Task directions
Return every line of the rows below as a JSON list of strings, one string per line, and leave out blank lines.
==== Data lines ====
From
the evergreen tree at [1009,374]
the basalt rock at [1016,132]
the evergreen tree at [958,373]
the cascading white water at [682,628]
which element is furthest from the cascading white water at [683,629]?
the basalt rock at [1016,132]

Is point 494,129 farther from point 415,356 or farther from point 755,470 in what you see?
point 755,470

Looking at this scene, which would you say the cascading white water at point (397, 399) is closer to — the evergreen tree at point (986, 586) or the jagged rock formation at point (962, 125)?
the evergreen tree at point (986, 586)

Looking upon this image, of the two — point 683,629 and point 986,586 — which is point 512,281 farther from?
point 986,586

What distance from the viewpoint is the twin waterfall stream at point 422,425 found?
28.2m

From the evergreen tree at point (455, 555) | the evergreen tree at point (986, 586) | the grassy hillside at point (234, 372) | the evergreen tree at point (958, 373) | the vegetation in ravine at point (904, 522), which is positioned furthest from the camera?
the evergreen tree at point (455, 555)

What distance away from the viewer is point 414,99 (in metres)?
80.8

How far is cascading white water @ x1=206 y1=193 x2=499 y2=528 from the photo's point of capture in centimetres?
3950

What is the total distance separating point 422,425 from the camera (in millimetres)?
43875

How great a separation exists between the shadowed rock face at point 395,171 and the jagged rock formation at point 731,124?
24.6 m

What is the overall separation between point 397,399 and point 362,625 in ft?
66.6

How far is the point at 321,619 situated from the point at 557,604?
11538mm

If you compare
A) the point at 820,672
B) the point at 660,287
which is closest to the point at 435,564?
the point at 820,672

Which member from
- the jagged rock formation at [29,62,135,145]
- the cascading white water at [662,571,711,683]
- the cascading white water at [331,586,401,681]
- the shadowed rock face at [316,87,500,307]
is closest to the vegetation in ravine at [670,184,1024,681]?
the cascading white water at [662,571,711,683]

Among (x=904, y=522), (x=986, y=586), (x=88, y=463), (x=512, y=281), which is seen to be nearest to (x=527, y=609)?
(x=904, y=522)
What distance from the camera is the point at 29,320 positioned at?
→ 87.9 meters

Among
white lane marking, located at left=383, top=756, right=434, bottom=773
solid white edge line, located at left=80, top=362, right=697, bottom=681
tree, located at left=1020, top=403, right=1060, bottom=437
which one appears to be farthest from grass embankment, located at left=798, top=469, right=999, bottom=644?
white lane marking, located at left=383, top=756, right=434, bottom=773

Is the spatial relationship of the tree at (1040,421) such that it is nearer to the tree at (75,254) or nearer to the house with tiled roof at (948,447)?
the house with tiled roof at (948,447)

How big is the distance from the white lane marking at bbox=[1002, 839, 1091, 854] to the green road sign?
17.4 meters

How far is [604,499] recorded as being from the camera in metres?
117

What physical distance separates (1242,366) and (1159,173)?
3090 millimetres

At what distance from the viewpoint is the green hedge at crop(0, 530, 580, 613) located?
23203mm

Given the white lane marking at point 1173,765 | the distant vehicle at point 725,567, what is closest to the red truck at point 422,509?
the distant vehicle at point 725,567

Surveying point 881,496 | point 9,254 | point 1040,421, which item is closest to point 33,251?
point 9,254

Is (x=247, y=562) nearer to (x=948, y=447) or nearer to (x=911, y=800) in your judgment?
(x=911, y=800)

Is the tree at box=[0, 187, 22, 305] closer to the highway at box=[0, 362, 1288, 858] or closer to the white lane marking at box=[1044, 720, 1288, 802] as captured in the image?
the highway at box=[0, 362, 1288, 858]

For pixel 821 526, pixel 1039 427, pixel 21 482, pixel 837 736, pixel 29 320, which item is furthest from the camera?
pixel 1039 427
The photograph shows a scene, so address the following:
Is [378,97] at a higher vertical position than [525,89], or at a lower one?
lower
====
Written solution
[
  "From",
  "the evergreen tree at [1009,374]",
  "the basalt rock at [1016,132]",
  "the evergreen tree at [958,373]",
  "the cascading white water at [682,628]",
  "which element is furthest from the cascading white water at [683,629]?",
  "the basalt rock at [1016,132]",
  "Is point 494,129 farther from point 415,356 or farther from point 755,470 in what you see?",
  "point 755,470",
  "Looking at this scene, which would you say the cascading white water at point (397, 399) is closer to — the evergreen tree at point (986, 586) or the jagged rock formation at point (962, 125)?",
  "the evergreen tree at point (986, 586)",
  "Looking upon this image, of the two — point 683,629 and point 986,586 — which is point 512,281 farther from?",
  "point 986,586",
  "What distance from the viewpoint is the twin waterfall stream at point 422,425 found?",
  "28.2m",
  "From the evergreen tree at point (455, 555) | the evergreen tree at point (986, 586) | the grassy hillside at point (234, 372) | the evergreen tree at point (958, 373) | the vegetation in ravine at point (904, 522), which is positioned furthest from the camera?",
  "the evergreen tree at point (455, 555)",
  "What distance away from the viewer is point 414,99 (in metres)?",
  "80.8",
  "How far is cascading white water @ x1=206 y1=193 x2=499 y2=528 from the photo's point of capture in centimetres?",
  "3950",
  "What is the total distance separating point 422,425 from the camera (in millimetres)?",
  "43875",
  "How great a separation exists between the shadowed rock face at point 395,171 and the jagged rock formation at point 731,124?",
  "24.6 m",
  "What is the overall separation between point 397,399 and point 362,625 in ft?",
  "66.6",
  "How far is the point at 321,619 situated from the point at 557,604?",
  "11538mm",
  "If you compare",
  "A) the point at 820,672",
  "B) the point at 660,287",
  "which is closest to the point at 435,564?",
  "the point at 820,672",
  "Which member from",
  "- the jagged rock formation at [29,62,135,145]",
  "- the cascading white water at [662,571,711,683]",
  "- the cascading white water at [331,586,401,681]",
  "- the shadowed rock face at [316,87,500,307]",
  "is closest to the vegetation in ravine at [670,184,1024,681]?",
  "the cascading white water at [662,571,711,683]",
  "Among (x=904, y=522), (x=986, y=586), (x=88, y=463), (x=512, y=281), which is seen to be nearest to (x=527, y=609)?",
  "(x=904, y=522)",
  "What distance from the camera is the point at 29,320 positioned at?",
  "→ 87.9 meters",
  "Among",
  "white lane marking, located at left=383, top=756, right=434, bottom=773",
  "solid white edge line, located at left=80, top=362, right=697, bottom=681",
  "tree, located at left=1020, top=403, right=1060, bottom=437",
  "which one appears to be farthest from grass embankment, located at left=798, top=469, right=999, bottom=644?",
  "white lane marking, located at left=383, top=756, right=434, bottom=773",
  "Is the spatial relationship of the tree at (1040,421) such that it is nearer to the tree at (75,254) or nearer to the house with tiled roof at (948,447)?",
  "the house with tiled roof at (948,447)",
  "How big is the distance from the white lane marking at bbox=[1002, 839, 1091, 854] to the green road sign?",
  "17.4 meters",
  "How far is [604,499] recorded as being from the camera in metres?",
  "117",
  "What physical distance separates (1242,366) and (1159,173)?",
  "3090 millimetres",
  "At what distance from the viewpoint is the green hedge at crop(0, 530, 580, 613) located?",
  "23203mm",
  "Given the white lane marking at point 1173,765 | the distant vehicle at point 725,567, what is closest to the red truck at point 422,509?",
  "the distant vehicle at point 725,567",
  "Surveying point 881,496 | point 9,254 | point 1040,421, which item is closest to point 33,251?",
  "point 9,254",
  "Is (x=247, y=562) nearer to (x=948, y=447) or nearer to (x=911, y=800) in your judgment?",
  "(x=911, y=800)",
  "Is the tree at box=[0, 187, 22, 305] closer to the highway at box=[0, 362, 1288, 858] or closer to the white lane marking at box=[1044, 720, 1288, 802] as captured in the image?",
  "the highway at box=[0, 362, 1288, 858]",
  "For pixel 821 526, pixel 1039 427, pixel 21 482, pixel 837 736, pixel 29 320, which item is furthest from the camera?",
  "pixel 1039 427",
  "The photograph shows a scene, so address the following:",
  "Is [378,97] at a higher vertical position than [525,89], or at a lower one?",
  "lower"
]